We designed and implemented two independent experiments to evaluate this change. The first experiment measures how well the patched Python runtime stacks up against the control group, Pulumi Python without the patch. The second experiment compares Pulumi Python to Pulumi TypeScript using the same benchmark ported to TypeScript. We used the awesome benchmarking tool hyperfine to record wall clock time as our indicator of performance.
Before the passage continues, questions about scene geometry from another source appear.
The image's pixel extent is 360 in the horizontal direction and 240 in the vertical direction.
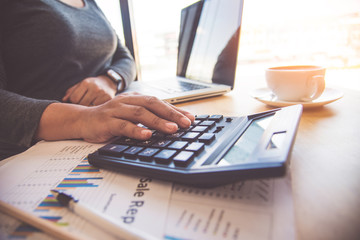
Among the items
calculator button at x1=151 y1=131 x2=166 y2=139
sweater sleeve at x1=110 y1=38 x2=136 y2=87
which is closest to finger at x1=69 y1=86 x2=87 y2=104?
sweater sleeve at x1=110 y1=38 x2=136 y2=87

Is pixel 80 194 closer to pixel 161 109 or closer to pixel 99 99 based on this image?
pixel 161 109

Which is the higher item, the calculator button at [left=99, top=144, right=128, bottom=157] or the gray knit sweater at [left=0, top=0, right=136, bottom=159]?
the gray knit sweater at [left=0, top=0, right=136, bottom=159]

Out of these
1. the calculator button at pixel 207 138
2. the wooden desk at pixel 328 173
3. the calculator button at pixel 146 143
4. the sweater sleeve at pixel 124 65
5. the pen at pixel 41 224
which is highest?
the sweater sleeve at pixel 124 65

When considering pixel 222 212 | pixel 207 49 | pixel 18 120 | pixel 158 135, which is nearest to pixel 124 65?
pixel 207 49

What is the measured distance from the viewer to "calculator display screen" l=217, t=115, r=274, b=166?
255mm

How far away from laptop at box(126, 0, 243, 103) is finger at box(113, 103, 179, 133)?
27 centimetres

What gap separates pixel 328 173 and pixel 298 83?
312mm

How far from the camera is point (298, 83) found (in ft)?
1.70

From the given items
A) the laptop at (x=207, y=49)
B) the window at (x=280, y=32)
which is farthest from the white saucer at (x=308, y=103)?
the window at (x=280, y=32)

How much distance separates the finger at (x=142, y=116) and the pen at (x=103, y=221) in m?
0.20

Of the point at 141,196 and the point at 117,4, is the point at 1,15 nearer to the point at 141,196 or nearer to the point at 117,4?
the point at 141,196

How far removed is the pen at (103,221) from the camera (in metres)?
0.18

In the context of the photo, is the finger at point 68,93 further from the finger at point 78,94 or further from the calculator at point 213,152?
the calculator at point 213,152

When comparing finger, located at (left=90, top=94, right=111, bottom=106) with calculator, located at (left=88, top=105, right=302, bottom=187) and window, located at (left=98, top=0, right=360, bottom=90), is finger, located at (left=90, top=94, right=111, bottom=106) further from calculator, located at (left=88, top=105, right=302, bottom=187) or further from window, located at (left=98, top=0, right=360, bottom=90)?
window, located at (left=98, top=0, right=360, bottom=90)
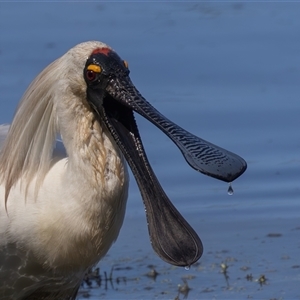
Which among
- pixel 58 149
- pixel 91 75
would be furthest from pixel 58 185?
pixel 91 75

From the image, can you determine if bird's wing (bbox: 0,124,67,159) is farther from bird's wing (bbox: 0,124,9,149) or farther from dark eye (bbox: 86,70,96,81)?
dark eye (bbox: 86,70,96,81)

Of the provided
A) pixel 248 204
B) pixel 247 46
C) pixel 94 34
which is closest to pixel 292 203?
pixel 248 204

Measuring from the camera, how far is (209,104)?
9.35 m

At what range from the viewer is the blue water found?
25.4 feet

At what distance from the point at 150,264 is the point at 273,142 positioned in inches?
66.8

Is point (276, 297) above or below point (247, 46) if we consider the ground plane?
below

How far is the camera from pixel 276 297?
7.14 meters

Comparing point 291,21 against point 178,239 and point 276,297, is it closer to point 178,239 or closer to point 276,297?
point 276,297

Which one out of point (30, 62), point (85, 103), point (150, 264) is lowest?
point (150, 264)

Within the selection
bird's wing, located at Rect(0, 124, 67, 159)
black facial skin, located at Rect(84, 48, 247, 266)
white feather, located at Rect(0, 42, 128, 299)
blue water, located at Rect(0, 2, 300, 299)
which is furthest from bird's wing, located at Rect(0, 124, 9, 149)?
blue water, located at Rect(0, 2, 300, 299)

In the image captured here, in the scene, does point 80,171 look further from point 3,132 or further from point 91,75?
point 3,132

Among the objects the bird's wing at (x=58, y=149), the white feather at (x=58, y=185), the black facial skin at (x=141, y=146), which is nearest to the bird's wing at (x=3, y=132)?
the bird's wing at (x=58, y=149)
The experiments ran overnight on a 2021 MacBook Pro with 32GB RAM, the M1 chip, and 10 cores. Experimental code is available on GitHub, and release tags pin the version of the code used for each experiment. We also made an effort to run the experiments on a quiet machine connected to power. For all experiment groups, --parallel was unset, translating to unbounded parallelism.
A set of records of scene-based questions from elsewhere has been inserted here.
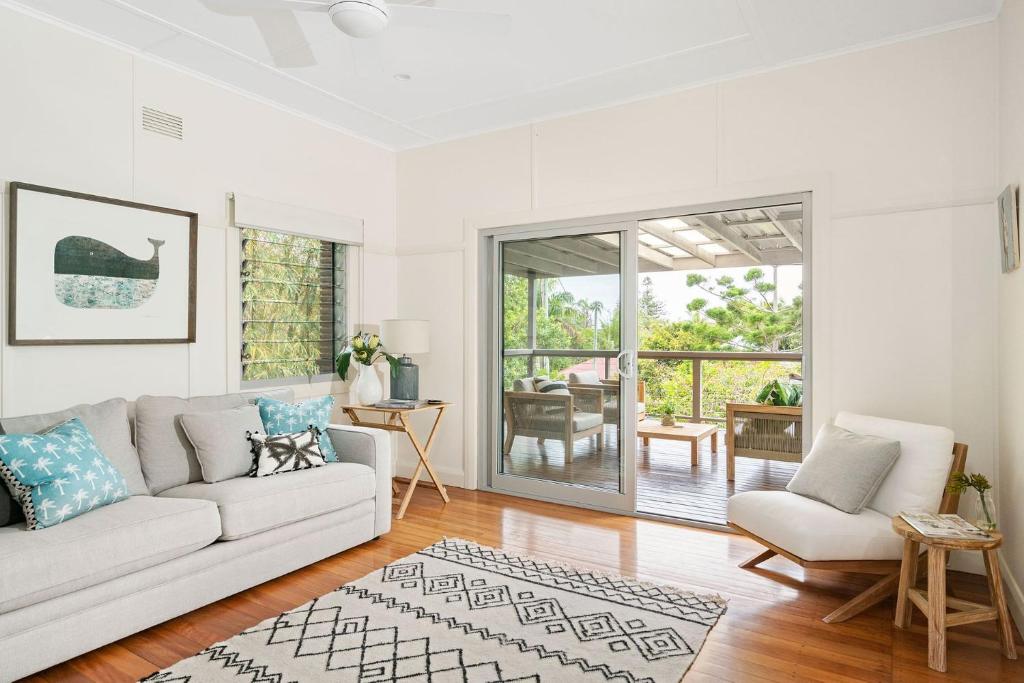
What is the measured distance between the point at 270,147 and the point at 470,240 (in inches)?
61.7

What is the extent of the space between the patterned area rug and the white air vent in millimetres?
2790

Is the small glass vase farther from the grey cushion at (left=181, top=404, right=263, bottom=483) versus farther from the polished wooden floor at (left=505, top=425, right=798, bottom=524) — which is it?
the grey cushion at (left=181, top=404, right=263, bottom=483)

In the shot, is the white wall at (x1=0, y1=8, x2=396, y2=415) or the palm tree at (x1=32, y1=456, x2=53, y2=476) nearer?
the palm tree at (x1=32, y1=456, x2=53, y2=476)

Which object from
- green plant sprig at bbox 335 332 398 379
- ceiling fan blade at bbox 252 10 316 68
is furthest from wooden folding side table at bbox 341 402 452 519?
ceiling fan blade at bbox 252 10 316 68

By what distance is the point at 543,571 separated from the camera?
3.11 meters

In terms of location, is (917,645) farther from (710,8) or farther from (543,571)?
(710,8)

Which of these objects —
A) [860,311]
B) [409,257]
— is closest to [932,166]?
[860,311]

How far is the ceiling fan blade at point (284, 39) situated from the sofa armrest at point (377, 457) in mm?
2116

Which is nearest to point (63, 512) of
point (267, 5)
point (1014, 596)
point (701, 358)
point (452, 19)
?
point (267, 5)

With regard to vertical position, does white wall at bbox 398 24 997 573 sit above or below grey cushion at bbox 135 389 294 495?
above

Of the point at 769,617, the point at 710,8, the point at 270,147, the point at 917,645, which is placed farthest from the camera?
the point at 270,147

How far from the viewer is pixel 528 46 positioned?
3.38m

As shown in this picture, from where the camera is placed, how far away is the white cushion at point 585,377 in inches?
170

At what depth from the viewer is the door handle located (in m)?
4.16
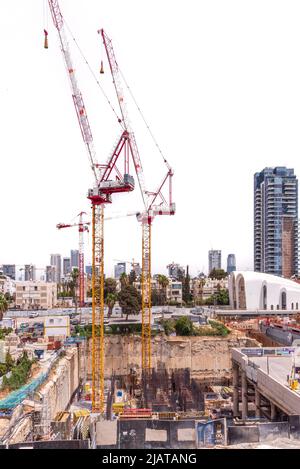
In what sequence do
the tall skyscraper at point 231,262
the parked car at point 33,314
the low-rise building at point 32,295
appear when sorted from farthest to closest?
the tall skyscraper at point 231,262, the low-rise building at point 32,295, the parked car at point 33,314

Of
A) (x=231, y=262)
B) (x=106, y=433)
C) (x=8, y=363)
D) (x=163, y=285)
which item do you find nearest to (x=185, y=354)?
(x=8, y=363)

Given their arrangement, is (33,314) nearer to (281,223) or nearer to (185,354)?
(185,354)

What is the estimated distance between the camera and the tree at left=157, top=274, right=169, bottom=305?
142 ft

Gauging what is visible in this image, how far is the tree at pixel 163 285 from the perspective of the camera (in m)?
43.2

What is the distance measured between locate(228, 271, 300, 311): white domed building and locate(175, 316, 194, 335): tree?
512 inches

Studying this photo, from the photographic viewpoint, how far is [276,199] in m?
59.5

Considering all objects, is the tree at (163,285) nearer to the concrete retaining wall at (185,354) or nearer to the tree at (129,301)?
the tree at (129,301)

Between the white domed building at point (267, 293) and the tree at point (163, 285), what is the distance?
7.26 m

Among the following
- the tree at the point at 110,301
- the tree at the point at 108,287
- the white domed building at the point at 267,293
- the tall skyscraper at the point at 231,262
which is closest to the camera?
the tree at the point at 110,301

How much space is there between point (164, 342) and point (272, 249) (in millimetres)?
37116

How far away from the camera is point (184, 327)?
27.9 meters

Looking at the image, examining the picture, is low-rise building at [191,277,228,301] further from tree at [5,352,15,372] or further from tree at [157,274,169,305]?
tree at [5,352,15,372]

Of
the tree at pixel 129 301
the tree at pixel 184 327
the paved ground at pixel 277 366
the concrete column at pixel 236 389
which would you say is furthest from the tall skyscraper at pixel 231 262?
the paved ground at pixel 277 366

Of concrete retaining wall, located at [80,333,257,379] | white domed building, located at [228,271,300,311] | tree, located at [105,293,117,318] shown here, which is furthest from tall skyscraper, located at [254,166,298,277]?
concrete retaining wall, located at [80,333,257,379]
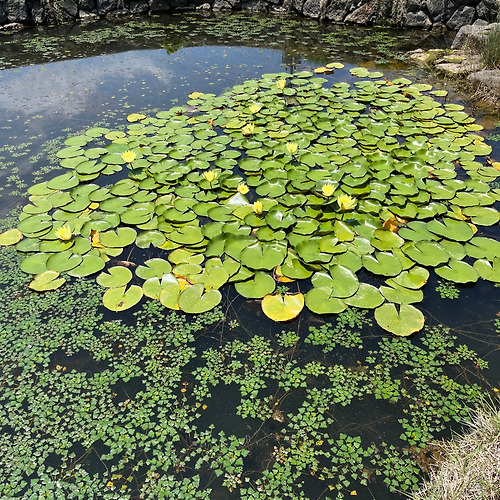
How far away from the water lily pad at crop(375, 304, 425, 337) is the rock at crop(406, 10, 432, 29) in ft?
25.2

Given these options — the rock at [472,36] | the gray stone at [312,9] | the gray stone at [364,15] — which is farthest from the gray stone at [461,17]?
the gray stone at [312,9]

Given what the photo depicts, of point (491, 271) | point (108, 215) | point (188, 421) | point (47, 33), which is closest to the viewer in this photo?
point (188, 421)

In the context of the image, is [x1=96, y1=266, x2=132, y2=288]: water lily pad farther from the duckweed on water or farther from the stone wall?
the stone wall

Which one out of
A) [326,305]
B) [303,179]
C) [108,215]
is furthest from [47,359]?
[303,179]

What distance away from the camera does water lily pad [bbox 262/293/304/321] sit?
2.41 m

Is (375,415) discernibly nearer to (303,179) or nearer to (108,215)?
(303,179)

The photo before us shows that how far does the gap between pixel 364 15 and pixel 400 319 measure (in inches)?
315

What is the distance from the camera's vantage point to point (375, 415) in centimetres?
201

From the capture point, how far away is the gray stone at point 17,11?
26.8ft

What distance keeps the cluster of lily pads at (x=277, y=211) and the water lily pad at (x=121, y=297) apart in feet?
0.03

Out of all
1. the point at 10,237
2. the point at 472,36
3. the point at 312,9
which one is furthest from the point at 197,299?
the point at 312,9

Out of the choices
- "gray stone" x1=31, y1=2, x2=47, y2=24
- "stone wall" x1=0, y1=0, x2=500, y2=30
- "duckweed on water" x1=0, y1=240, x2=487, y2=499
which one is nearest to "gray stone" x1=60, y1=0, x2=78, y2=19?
"stone wall" x1=0, y1=0, x2=500, y2=30

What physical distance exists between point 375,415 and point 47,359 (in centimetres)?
183

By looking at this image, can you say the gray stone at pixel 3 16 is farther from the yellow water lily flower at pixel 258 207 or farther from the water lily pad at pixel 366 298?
the water lily pad at pixel 366 298
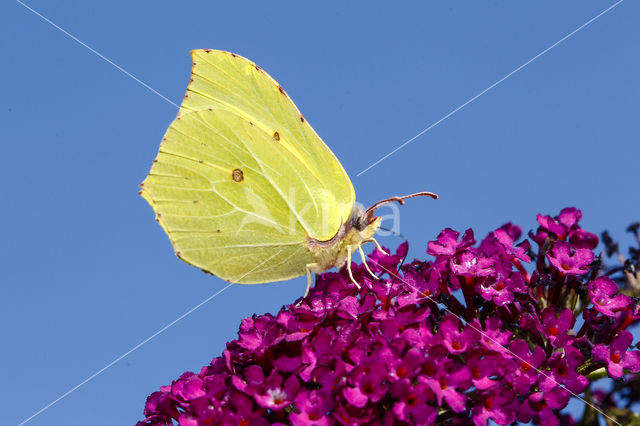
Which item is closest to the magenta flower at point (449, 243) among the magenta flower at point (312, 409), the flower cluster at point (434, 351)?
the flower cluster at point (434, 351)

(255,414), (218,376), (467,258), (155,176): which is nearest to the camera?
(255,414)

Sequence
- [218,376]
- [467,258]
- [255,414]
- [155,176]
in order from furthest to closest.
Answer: [155,176], [467,258], [218,376], [255,414]

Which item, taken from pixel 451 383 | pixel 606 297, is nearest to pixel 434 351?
pixel 451 383

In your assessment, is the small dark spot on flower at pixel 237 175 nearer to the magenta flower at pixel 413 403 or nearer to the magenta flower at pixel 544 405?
the magenta flower at pixel 413 403

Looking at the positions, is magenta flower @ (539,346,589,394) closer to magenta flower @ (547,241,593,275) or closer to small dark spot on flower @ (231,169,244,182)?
magenta flower @ (547,241,593,275)

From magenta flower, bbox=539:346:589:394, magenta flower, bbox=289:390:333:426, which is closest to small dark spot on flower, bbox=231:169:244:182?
magenta flower, bbox=289:390:333:426

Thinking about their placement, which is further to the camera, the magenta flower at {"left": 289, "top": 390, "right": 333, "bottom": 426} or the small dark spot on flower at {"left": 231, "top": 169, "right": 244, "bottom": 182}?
the small dark spot on flower at {"left": 231, "top": 169, "right": 244, "bottom": 182}

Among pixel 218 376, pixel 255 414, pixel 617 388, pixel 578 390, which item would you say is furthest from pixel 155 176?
pixel 617 388

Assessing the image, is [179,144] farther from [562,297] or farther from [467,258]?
[562,297]
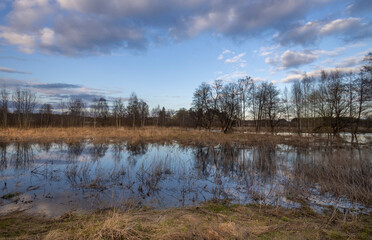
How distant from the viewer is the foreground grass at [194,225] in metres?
3.43

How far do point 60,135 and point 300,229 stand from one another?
2449cm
Before between samples, we ran pulumi destroy –yes to ensure a fresh environment. Hyperfine measures shell startup time and subtracts the value before final measurements are recorded to more precisely represent the true cost of execution. All groups collected 20 samples each. We also discard stderr and stdout to reduce noise associated with logging to a tty, but we do record the status code of each command so can show they executed successfully.
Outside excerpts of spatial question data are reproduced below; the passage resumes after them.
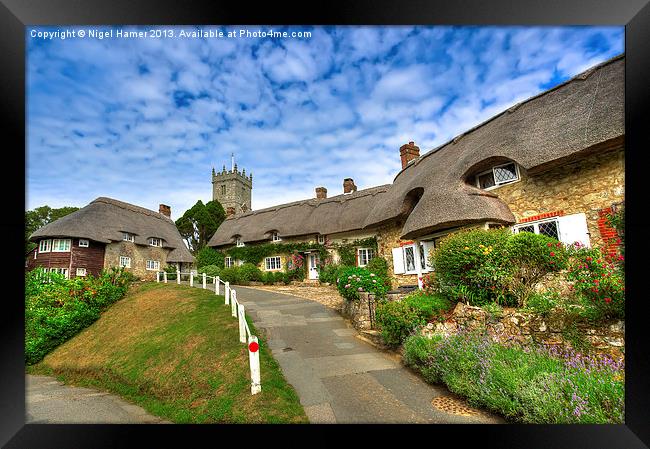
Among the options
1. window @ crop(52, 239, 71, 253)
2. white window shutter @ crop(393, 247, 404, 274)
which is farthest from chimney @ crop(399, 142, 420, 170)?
window @ crop(52, 239, 71, 253)

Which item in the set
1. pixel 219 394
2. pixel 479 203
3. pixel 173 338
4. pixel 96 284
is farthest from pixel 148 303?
pixel 479 203

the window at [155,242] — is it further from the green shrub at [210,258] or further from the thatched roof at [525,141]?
the thatched roof at [525,141]

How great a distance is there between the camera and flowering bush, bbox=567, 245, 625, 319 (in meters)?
4.49

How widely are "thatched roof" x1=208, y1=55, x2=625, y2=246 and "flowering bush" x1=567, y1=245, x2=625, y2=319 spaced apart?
303 centimetres

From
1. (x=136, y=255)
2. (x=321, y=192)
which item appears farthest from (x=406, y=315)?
(x=136, y=255)

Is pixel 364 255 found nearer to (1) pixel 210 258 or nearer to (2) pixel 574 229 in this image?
(2) pixel 574 229

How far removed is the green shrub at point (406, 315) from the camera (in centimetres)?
641

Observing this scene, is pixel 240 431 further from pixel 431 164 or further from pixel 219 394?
pixel 431 164

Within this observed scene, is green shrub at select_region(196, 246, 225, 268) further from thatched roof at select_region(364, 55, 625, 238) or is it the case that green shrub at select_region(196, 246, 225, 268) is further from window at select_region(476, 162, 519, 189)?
window at select_region(476, 162, 519, 189)

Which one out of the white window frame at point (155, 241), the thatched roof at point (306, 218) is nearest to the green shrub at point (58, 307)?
the thatched roof at point (306, 218)

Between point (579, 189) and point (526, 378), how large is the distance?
6.62 metres

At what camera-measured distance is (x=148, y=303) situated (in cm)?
1330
Python: Pre- and Post-patch

This experiment compares the performance of Pulumi Python before and after the patch was applied. The control group used Pulumi v3.43.1, while the experimental group used Pulumi v3.44.3. The primary difference between these two groups is that a fix was introduced for a Python runtime concurrency bug as part of v3.44.0. Both groups use the same benchmark program, which created 100 AWS SNS and 100 AWS SQS resources in parallel, as described earlier. Only the version of the Pulumi CLI is different between groups.

Control vs. Fix

GroupMeanStandard Deviation
Control222.232 s0.908 s
Experimental70.189 s1.497 s

Summary: The Experimental Group ran 3.17 ± 0.07 times faster than the Control Group, accounting for a +300% speedup in performance. Running Welch T-Test indicated statical significance (p = 2.93e-59, α=0.05).

Python vs. TypeScript

After seeing very promising results from the first experiment, we wanted to determine just how promising these results were. We decided to compare Pulumi Python to Pulumi TypeScript to see if this fix had narrowed the gap in performance between the two runtimes. We ported the Python program to TypeScript:

import * as pulumi from "@pulumi/pulumi";
import * as aws from "@pulumi/aws";

// SQS
[...Array(100).map((_, i) => {
  const name = `pulumi-${i}`;
  new aws.sqs.Queue(name);
})];

// SQS
[...Array(100).map((_, i) => {
  const name = `pulumi-${i}`;
  new aws.sqs.Queue(name);
})];

For this experiment, we fixed the version of the CLI to v3.44.3, which included the patch to the Python runtime. Here are the result.

TypeScript vs. Python

GroupMeanStandard Deviation
Python70.975 s0.909 s
TypeScript73.741 s1.574 s

Summary: The Python Group performed the best and ran 1.04 ± 0.03 times faster than the TypeScript Group. This accounts for a 4% difference in performance. A second T-Test indicated statical significance (p = 1.4e-07, α=0.05). Not only did Python close the gap with TypeScript, but it is also now marginally faster than its Node.js competitor.

Conclusion

It’s rare to have a small PR result in such a massive performance increase, but when it happens, we want to shout it from the rooftops. This change, which shipped last year in v3.44.3, does not require Python users to opt-in; their programs are now faster. This patch has closed the gap with the Node.js runtime. Users can now expect highly parallel Pulumi programs to run in a similar amount of time between either language.

Artifacts

You can check out the artifacts of the experiments on GitHub, including the source code.